Tetyana yablonska biography

  • Tatiana Yablonskaya - Biography - askART


  • Tetyana Yablonska / Тетяна Яблонська - Secondary Archive Yablonska was awarded the honorary title "Peoples' Artists of the USSR" in 1982, "Artist of Year" in 1997, "Woman of Year" (International Biography Centre, Cambridge) in 2000. She was the winner of the USSR State Prize (Stalin prize: 1949, 1951 and State Prize: 1979), and winner of the Shevchenko state prize of Ukraine (1998).
  • Explore Tetyana Yablonska biography, School of Paris | Malab ... By 1969 Yablonska was creating canvases that synthesized her two previous styles, a synthesis that culminated in the powerful, symbolic Youth (1969) and Silence (1975). In the 1980s she created portraits and numerous landscapes, including Winter in Old Kyiv (1975), The Source (1983), and Old Apple Tree (1986), peaceful compositions painted in.
  • Category : Tetyana Yablonska - Wikimedia In 1991, Tatiana Yablonska a heart attack, she had difficulty walking, says the views from the Windows and from the balcony, flowers on the windowsill, portraits of daughters. Second date - 1999, after a stroke paralyzed the artist, refused the right hand and westerdale new view of the world.


  • Biography.
  • Yablonska is a holder of many Soviet and Ukrainian state awards, in particular 1998 she was awarded the National Taras Shevchenko Prize of Ukraine, and in 2001 – the title of Ukraine’s Hero. In 1956, her painting “Bread” (1949) dedicated to the women’s labor of the Ukrainian peasants, was displayed, among other works, at the Venice.
  • Yablonska was born in Smolensk, Russian Empire.
  • Yablonska was awarded the honorary title "Peoples' Artists of the USSR" in 1982, "Artist of Year" (UNESCO) in 1997, "Woman of Year" (International Biography Centre, Cambridge) in 2000. She was the winner of the USSR State Prize (Stalin prize: 1949, 1951 and State Prize: 1979), and winner of the Shevchenko state prize of Ukraine (1998).

    Tetyana Yablonska Biography - Pantheon

    Tetiana Nylivna Yablonska (Ukrainian: Тетяна Нилівна Яблонська; Russian: Татьяна Ниловна Яблонская; 24 February – 17 June ) was a Soviet Ukrainian artist. Yablonska was born in Smolensk.


    Yablonska, Tetiana - Encyclopedia of Ukraine

    Ukrainian painter and teacher, of Belarusian descent; full member of the USSR (now Russian) Academy of Arts from She studied at the Kyiv State Art Institute (–41) under Fedir Krychevsky and later taught there (–52, –73).


    Tatiana Yablonskaya - Biography - askART

  • – born in Smolensk, Russian Federation, died in in Kyiv, Ukraine – the Soviet-Ukraine female artist, painter. Studied in the studio of Fedir Krychevskyi at the Faculty of Painting of the Kyiv Art Institute (currently, the National Academy of Fine Arts and Architecture). During she was a professor at the Kyiv State Art Institute.
  • Tetyana Yablonska: create for life and live for art | Arthive

      Tetyana Yablonska (Ukrainian: Яблонська Тетяна Нилівна) (24 February – 17 June ) was a Ukrainian painter. Her early vital pictures are devoted to work and a life of Ukrainian people ("Bread", ).

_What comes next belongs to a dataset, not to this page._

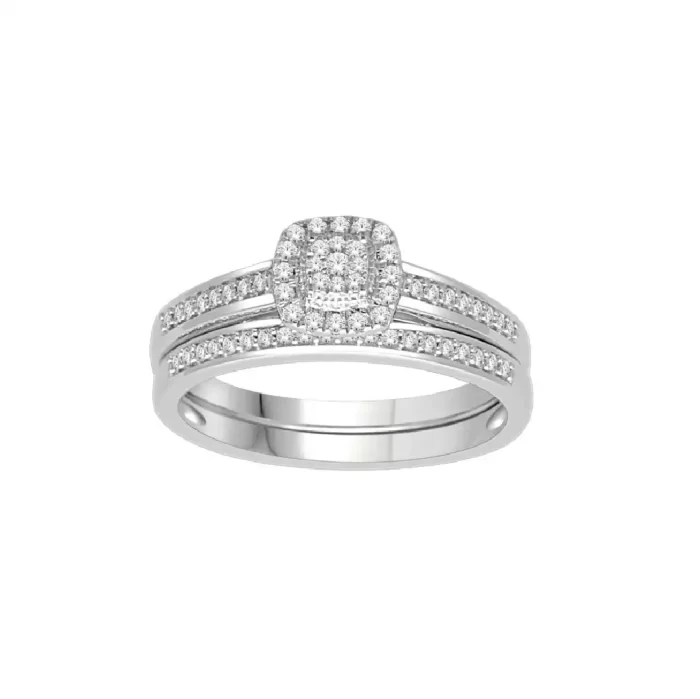 ⁦خاتم سيرجو نسائي⁩ - الصورة ⁦1⁩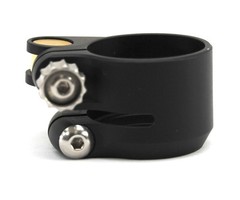 Inception Designs FLE Feedneck fits Inception & Eclipse Markers – Matte Black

  • tetyana yablonska biography

    1. Tetyana Yablonska (24.02.1917 - 21.06.2005) - Biography ...

    Tatiana Nilovna Yablonskaya (24 Feb , Smolensk – 17 June , Kiev) – Soviet and Ukrainian artist, collected all the awards and held an enviable position, he taught at the Kiev art Academy. Each new artistic and stylistic search was primarily an independent and unique artist.

    Yablonska Tetyana – Ukrainian Art Library

    Tetiana Nylivna Yablonska (Ukrainian: Тетяна Нилівна Яблонська; Russian: Татьяна Ниловна Яблонская; 24 February – 17 June ) was a Soviet Ukrainian artist. Read more on Wikipedia. Since , the English Wikipedia page of Tetyana Yablonska has received more than 40, page views.
  • Yablonska, Tetiana - Encyclopedia of Ukraine

  • Tetyana Yablonska - 85 artworks - painting -

    Tetyana Yablonska has won numerous prizes and honorary titles. Striking dissimilarity of such canvases as Sacking Grain (), The Nameless Heights (), Evening in Old Florence () testifies to the constant artistic quest to the wish to convey her own sense of time.